▶ _Required task 1_
Can you turn the paragraph beginning "Narrative is a powerful force" in the post on statism and narrative into a short list that keeps its main facts?
▶ _Required task 2_
Could you pick up the post on statism and narrative after its final sentence and carry it on?
[START Excerpted text]
Tuesday, October 13, 2015

Statism and Narrative

Narrative is a powerful force in human society. People naturally pay closer attention to narratives than to mere recitations of facts. People remember narratives better than they remember disjointed lists of data.

Emotions often engage in a narrative. Curiosity is aroused. Who’s the ‘good guy’? Who’s the ‘bad guy’? What will happen next?

Those who wish to instill ethical principles into their listeners know the power of a story. So do politicians who are promoting an ideology or who are seeking to get elected.

Historians understand the centrality of narrative. History is, essentially and necessarily, narrative. The business of historians is often to sort out and compare competing narratives.

While some have speculated about ‘doing history without narrative,’ most efforts in such a direction have floundered. They seem to strive for something which is practically impossible, if not absolutely so. Jonah Goldberg writes:

The brain was wired to take in information via stories. (It helps if they’re sung and rhyme a lot, but that’s a topic for another day.) Every important lesson of your life comes with a story.

Narrative will be implemented by both sides of serious ideological debates. Those who would assign the bulk of power and authority to the government, and who see the government as providing the solution for most problems, are often called ‘statists.’

To justify the inevitable reductions of individual political liberty, statists employ narratives. The paternalistic government, which benignly taxes and regulates, rescues citizens from a variety of crises and emergencies. Goldberg continues:

Ever since Hegel or maybe Plato, statists have been telling a story about government in which government itself is the hero in an epic struggle.

It became necessary for the government, and for the statist on behalf of the government, to find a continuous supply of problems and disasters so that the government can once again reveal itself to be the deliverer, and so that the government can once again justify regulating the life of the individual and imposing taxes.

The American political vocabulary of twentieth and early twenty-first centuries does not do justice to the problem of statism. Talk of ‘Republicans’ and ‘Democrats’ - talk of ‘liberals’ and ‘conservatives’ - doesn’t capture what’s at stake.
[END Excerpted text]
[START Data records]
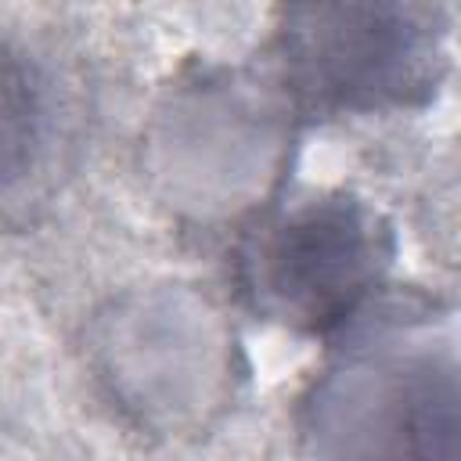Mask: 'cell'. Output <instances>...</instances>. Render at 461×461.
Returning a JSON list of instances; mask_svg holds the SVG:
<instances>
[{
  "label": "cell",
  "instance_id": "5b68a950",
  "mask_svg": "<svg viewBox=\"0 0 461 461\" xmlns=\"http://www.w3.org/2000/svg\"><path fill=\"white\" fill-rule=\"evenodd\" d=\"M393 249V227L371 202L328 191L252 223L238 241L234 281L263 321L335 335L378 299Z\"/></svg>",
  "mask_w": 461,
  "mask_h": 461
},
{
  "label": "cell",
  "instance_id": "7a4b0ae2",
  "mask_svg": "<svg viewBox=\"0 0 461 461\" xmlns=\"http://www.w3.org/2000/svg\"><path fill=\"white\" fill-rule=\"evenodd\" d=\"M270 58L295 112H411L450 72V14L439 0H281Z\"/></svg>",
  "mask_w": 461,
  "mask_h": 461
},
{
  "label": "cell",
  "instance_id": "277c9868",
  "mask_svg": "<svg viewBox=\"0 0 461 461\" xmlns=\"http://www.w3.org/2000/svg\"><path fill=\"white\" fill-rule=\"evenodd\" d=\"M90 346L108 396L151 436H202L234 396V331L191 285L112 299L94 321Z\"/></svg>",
  "mask_w": 461,
  "mask_h": 461
},
{
  "label": "cell",
  "instance_id": "6da1fadb",
  "mask_svg": "<svg viewBox=\"0 0 461 461\" xmlns=\"http://www.w3.org/2000/svg\"><path fill=\"white\" fill-rule=\"evenodd\" d=\"M299 400V443L321 457L454 461L461 443L457 321L429 299H371Z\"/></svg>",
  "mask_w": 461,
  "mask_h": 461
},
{
  "label": "cell",
  "instance_id": "3957f363",
  "mask_svg": "<svg viewBox=\"0 0 461 461\" xmlns=\"http://www.w3.org/2000/svg\"><path fill=\"white\" fill-rule=\"evenodd\" d=\"M292 115L274 76L202 68L176 79L144 133V166L158 198L191 220H227L263 205L288 162Z\"/></svg>",
  "mask_w": 461,
  "mask_h": 461
},
{
  "label": "cell",
  "instance_id": "8992f818",
  "mask_svg": "<svg viewBox=\"0 0 461 461\" xmlns=\"http://www.w3.org/2000/svg\"><path fill=\"white\" fill-rule=\"evenodd\" d=\"M72 148V104L58 76L18 47H0V212L47 198Z\"/></svg>",
  "mask_w": 461,
  "mask_h": 461
}]
</instances>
[END Data records]
▶ _Written reply 1_
- Narrative is a powerful force in human society.
- People pay closer attention to narratives than to plain recitations of facts.
- People remember narratives better than disjointed lists of data.

▶ _Written reply 2_
The question about statism is the question about whether we look to the government as a provider and rescuer, or whether we look to society itself, and the individuals and groupings within society, as a source of creativity and inventiveness, as the engine for constructive effort.

For Hegel, the state was the mechanism by which God worked out His will. For Marx, the State was an expression of cold immutable forces.

In historical development, Marxism and the various types of socialism which it spawned moved from seeing the government as the means to seeing the government as the end. Some versions of communism, in the early and mid-nineteenth century, aimed for the eventual dissolution of government, once it had been used to attain communal ownership of nearly everything: a sort of ‘anarcho-communism.’

But a larger segment of socialists eventually moved to a vision of the government as absorbing everything, owning everything, and regulating everything. “For the socialists who followed, control of the state was a kind of” desideratum, “but over time it became the hero itself.”

The narrative of the statist, then, incorporates the government as hero, and therefore must find the government to be an embodiment of ethical principles. Heroes, after all, are the good guys. When the typical statist of the early twenty-first century

talks about the moral arc of the universe bending towards justice, the physical manifestation of that pie-eyed treacle is always government.

Statist narratives, therefore, are stories of how the government has not only rescued its citizens, but done so in a morally noble manner. Statist histories of the past, analyses of the present, and speculations about the future follow this formula.

There is no room, in the statist narrative, for a hero who is not in some way linked to the government. There is no room for private citizens who freely assemble to form a social effort apart from the government to address any problem.

As Jonah Goldberg phrases it, when the statists of the early twenty-first century

talk about the progress we’ve made as a society, the hero is always the state (and the heroic individuals who bent it to their will). It doesn’t matter that the market, non-state institutions, and heroic individuals tend to solve most of the problems in life; the government is always shoehorned in as the indispensable author of beneficence.

What remains, then, it to examine competing narratives.

Take, for example, the statist narrative about women’s rights. The Progressivist movement would have the reader believe that women were rescued from abject servitude by the federal government, which enacted the Nineteenth Amendment in 1920. It was the benevolence of the centralized state which launched women into political equality, according to this narrative.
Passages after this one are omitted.